---- SOURCE PASSAGE
Alibaba's open-source models have always attracted significant attention. The Qwen series, released in June last year, has received positive feedback from the developer community, with its 72B and 110B models frequently topping Hugging Face's open-source model rankings. However, DeepSeek-V3, released in December of the same year, surpassed the Qwen series in its debut month.
According to the latest rankings from the open-source community Hugging Face, Alibaba's Wanxiang large model, just open-sourced a week ago, has successfully topped both the trending model and model space rankings, leaving DeepSeek-R1 behind. Currently, Wanxiang 2.1 (Wan2.1) has accumulated over one million downloads across Hugging Face and the ModelScope community. Alibaba has open-sourced two parameter specifications, 14B and 1.3B, supporting both text-to-video and image-to-video tasks.
Wan 2.1 Overview
Wan 2.1 is a comprehensive and open-source video foundation model developed by Alibaba Group's DAMO Academy, aiming to push the boundaries of video generation technology. Built upon the mainstream diffusion Transformer architecture, it leverages innovative technologies such as a novel spatiotemporal variational autoencoder (VAE), a scalable pre-training strategy, large-scale data construction, and automated evaluation metrics to enhance the model's generation capabilities, performance, and versatility.
The model includes multiple versions with different parameter sizes, such as T2V-1.3B and T2V-14B (text-to-video models), and I2V-14B-720P and I2V-14B-480P (image-to-video models), catering to diverse user needs and application scenarios.
Wan 2.1 Key Features
- Superior Performance Outperforming Peers: In numerous benchmark tests, Wan 2.1 consistently surpasses existing open-source models and top commercial solutions, achieving industry-leading levels in video generation quality, detail, and realism. For example, it topped the VBench leaderboard with a total score of 86.22%, beating renowned models like Sora and HunyuanVideo.
- Supports Consumer-Grade GPU Operation: The T2V-1.3B version is hardware-friendly, requiring only 8.19GB of VRAM, allowing it to run on consumer-grade GPUs like the RTX 4090. On an RTX 4090, it can generate a 5-second 480P video in approximately 4 minutes, rivaling some closed-source models in performance and lowering the barrier to entry for individual developers and researchers.
--------
---- SUPPLIED DATA
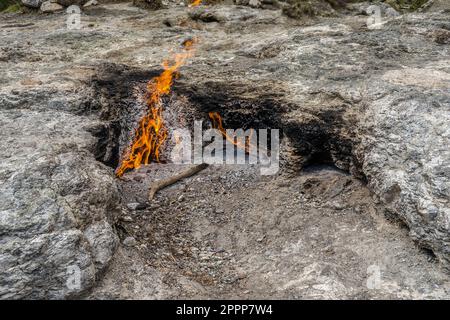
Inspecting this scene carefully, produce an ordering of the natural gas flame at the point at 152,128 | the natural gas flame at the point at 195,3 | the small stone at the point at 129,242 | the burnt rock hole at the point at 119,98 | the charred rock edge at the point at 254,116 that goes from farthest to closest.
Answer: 1. the natural gas flame at the point at 195,3
2. the natural gas flame at the point at 152,128
3. the burnt rock hole at the point at 119,98
4. the charred rock edge at the point at 254,116
5. the small stone at the point at 129,242

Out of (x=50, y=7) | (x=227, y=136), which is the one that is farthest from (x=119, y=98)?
(x=50, y=7)

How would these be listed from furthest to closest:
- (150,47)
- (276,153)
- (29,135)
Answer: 1. (150,47)
2. (276,153)
3. (29,135)

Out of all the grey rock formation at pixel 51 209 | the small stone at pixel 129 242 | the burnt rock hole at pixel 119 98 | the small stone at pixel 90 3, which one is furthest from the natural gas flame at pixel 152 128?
the small stone at pixel 90 3

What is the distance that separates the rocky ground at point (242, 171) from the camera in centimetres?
645

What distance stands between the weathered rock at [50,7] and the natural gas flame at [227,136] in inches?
232

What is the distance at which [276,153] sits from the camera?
911cm

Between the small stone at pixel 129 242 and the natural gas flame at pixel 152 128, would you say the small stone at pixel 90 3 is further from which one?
the small stone at pixel 129 242

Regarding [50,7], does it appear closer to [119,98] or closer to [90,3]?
[90,3]

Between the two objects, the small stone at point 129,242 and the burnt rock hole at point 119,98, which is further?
the burnt rock hole at point 119,98

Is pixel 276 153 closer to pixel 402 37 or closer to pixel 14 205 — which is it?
pixel 402 37

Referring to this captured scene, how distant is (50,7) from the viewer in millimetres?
12711

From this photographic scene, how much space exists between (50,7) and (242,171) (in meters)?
7.07

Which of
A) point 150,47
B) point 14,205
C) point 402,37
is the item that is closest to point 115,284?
point 14,205

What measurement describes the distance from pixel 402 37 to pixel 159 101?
4.83m
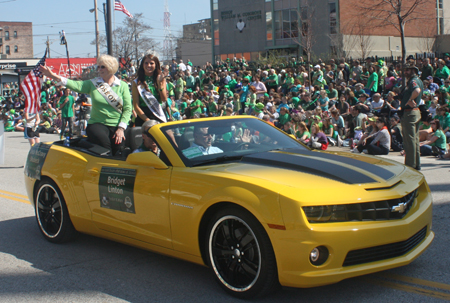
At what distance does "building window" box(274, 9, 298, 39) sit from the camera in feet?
145

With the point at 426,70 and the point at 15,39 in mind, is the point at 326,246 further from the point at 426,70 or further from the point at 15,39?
the point at 15,39

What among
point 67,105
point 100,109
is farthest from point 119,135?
point 67,105

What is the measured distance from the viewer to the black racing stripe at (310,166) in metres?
3.70

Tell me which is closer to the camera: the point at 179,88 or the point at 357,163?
the point at 357,163

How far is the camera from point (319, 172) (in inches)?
149

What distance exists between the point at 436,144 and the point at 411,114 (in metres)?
3.40

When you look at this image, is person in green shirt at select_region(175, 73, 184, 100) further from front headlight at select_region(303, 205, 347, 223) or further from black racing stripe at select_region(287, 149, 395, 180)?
front headlight at select_region(303, 205, 347, 223)

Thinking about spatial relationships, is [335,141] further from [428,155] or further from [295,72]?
[295,72]

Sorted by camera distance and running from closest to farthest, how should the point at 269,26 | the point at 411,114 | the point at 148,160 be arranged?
the point at 148,160, the point at 411,114, the point at 269,26

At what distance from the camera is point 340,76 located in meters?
18.8

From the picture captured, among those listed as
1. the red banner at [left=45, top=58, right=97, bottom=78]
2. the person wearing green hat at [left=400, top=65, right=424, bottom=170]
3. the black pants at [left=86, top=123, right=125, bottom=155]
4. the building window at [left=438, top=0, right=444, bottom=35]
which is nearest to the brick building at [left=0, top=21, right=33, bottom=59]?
the red banner at [left=45, top=58, right=97, bottom=78]

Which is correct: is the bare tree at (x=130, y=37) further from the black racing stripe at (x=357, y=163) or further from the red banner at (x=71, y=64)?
the black racing stripe at (x=357, y=163)

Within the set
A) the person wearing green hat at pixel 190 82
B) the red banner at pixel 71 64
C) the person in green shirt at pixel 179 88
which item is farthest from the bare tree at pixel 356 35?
→ the red banner at pixel 71 64

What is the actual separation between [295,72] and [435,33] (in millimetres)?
26946
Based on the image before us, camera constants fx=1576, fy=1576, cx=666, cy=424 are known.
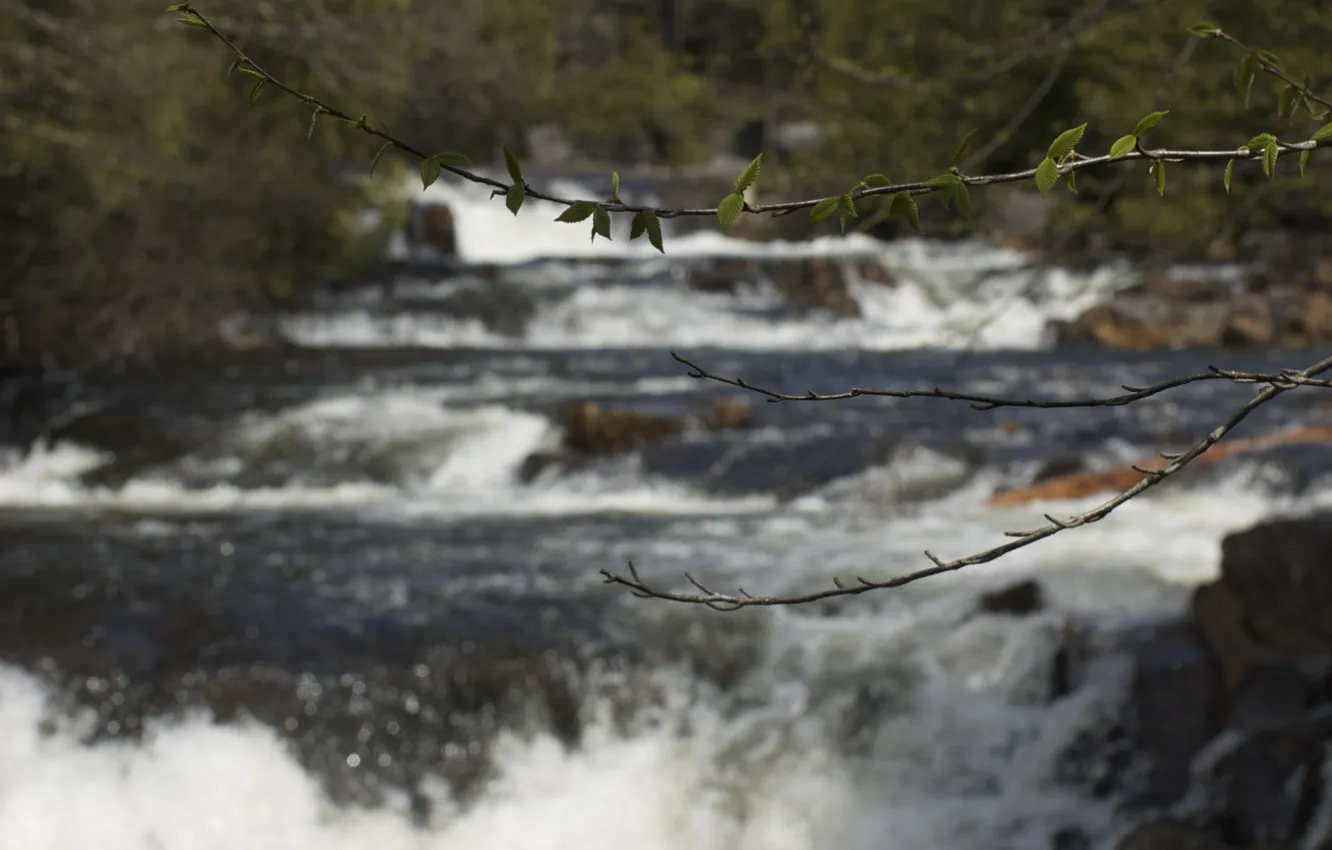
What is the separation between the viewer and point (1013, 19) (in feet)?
38.9

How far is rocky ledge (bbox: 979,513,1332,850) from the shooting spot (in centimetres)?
466

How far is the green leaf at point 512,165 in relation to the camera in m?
1.53

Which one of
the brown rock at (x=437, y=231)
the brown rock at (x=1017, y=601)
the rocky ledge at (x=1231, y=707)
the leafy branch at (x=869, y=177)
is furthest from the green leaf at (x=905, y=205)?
the brown rock at (x=437, y=231)

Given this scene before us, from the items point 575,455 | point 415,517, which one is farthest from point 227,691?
point 575,455

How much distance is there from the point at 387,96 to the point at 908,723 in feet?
44.4

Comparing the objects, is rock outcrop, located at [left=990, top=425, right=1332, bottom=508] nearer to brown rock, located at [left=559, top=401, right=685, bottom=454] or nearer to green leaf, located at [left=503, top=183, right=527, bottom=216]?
brown rock, located at [left=559, top=401, right=685, bottom=454]

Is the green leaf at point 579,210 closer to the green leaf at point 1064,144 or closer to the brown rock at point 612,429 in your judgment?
the green leaf at point 1064,144

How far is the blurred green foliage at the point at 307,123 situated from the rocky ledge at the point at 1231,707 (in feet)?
4.18

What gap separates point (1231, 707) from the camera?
5.16 meters

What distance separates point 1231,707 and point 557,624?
8.74ft

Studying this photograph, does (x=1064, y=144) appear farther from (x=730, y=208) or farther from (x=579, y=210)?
(x=579, y=210)

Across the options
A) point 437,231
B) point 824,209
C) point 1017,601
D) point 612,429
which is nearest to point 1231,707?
point 1017,601

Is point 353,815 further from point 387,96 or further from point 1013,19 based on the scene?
point 387,96

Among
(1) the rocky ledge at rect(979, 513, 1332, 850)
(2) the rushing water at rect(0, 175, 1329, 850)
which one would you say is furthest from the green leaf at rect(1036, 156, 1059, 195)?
(1) the rocky ledge at rect(979, 513, 1332, 850)
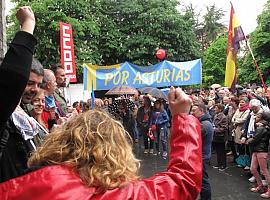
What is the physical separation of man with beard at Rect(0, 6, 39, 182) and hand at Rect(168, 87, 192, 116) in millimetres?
630

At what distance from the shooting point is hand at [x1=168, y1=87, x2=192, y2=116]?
5.16 feet

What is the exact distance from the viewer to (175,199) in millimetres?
1410

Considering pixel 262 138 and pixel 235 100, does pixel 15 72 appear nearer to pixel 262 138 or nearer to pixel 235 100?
pixel 262 138

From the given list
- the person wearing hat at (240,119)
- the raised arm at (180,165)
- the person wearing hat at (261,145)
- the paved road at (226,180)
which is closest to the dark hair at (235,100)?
the person wearing hat at (240,119)

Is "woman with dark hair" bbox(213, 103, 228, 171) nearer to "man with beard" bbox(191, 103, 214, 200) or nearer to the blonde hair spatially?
"man with beard" bbox(191, 103, 214, 200)

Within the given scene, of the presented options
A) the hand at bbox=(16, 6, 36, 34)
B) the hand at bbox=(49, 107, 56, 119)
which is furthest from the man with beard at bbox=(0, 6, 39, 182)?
the hand at bbox=(49, 107, 56, 119)

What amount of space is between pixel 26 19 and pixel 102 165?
78 cm

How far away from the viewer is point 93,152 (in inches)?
55.1

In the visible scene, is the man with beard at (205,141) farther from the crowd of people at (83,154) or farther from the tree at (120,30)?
the tree at (120,30)

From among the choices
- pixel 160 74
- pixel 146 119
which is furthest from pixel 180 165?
pixel 160 74

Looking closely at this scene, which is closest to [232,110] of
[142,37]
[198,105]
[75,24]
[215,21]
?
--------
## PROBLEM DETAILS
Extend the passage on Alibaba's Wan 2.1 video model, picking up after its last sentence. The records are not relevant here.

## TASK ANSWER
- Comprehensive Multi-Task Coverage: Possesses strong multi-tasking capabilities, covering text-to-video (T2V), image-to-video (I2V), video editing, text-to-image (T2I), and video-to-audio (V2A) functionalities. Users can generate videos from text descriptions, transform static images into dynamic videos, edit existing videos, generate images from text, and automatically match audio to videos.
- Unique Advantages in Visual Text Generation: It's the first video model to support generating Chinese and English text within videos, with rich text effects that adapt to the scene and carrier, moving with the carrier. It accurately generates various text styles, from special effects fonts and poster fonts to text in real-world scenes, enriching video creation.
- Accurate Reproduction of Complex Movements: Excels at generating realistic videos with complex movements, accurately depicting rotations, jumps, dance moves, rapid object movement, and scene transitions. Wan 2.1 excels at rendering complex motion scenarios such as synchronized movements in a hip-hop dance, smooth basketball shots, and a dog running naturally in the snow.
- High-Fidelity Physical Simulation: Accurately simulates real-world physics and interactions between objects. Video generation realistically depicts collisions, rebounds, cutting effects, liquid flow, and light and shadow changes. For example, it simulates the dynamic trace of milk flowing out of an overturned glass and the interaction between a strawberry and water when it's submerged, making the generated videos more realistic.
- Cinema-Quality Rendering: Generates videos with cinematic quality, featuring rich textures and diverse stylistic effects. By adjusting parameters and settings, different visual styles such as retro, sci-fi, and realism can be achieved, providing users with a high-quality visual experience. For example, a simulation of a drone flying through skyscrapers at night can realistically render complex lighting effects and architectural styles, creating a stunning visual atmosphere.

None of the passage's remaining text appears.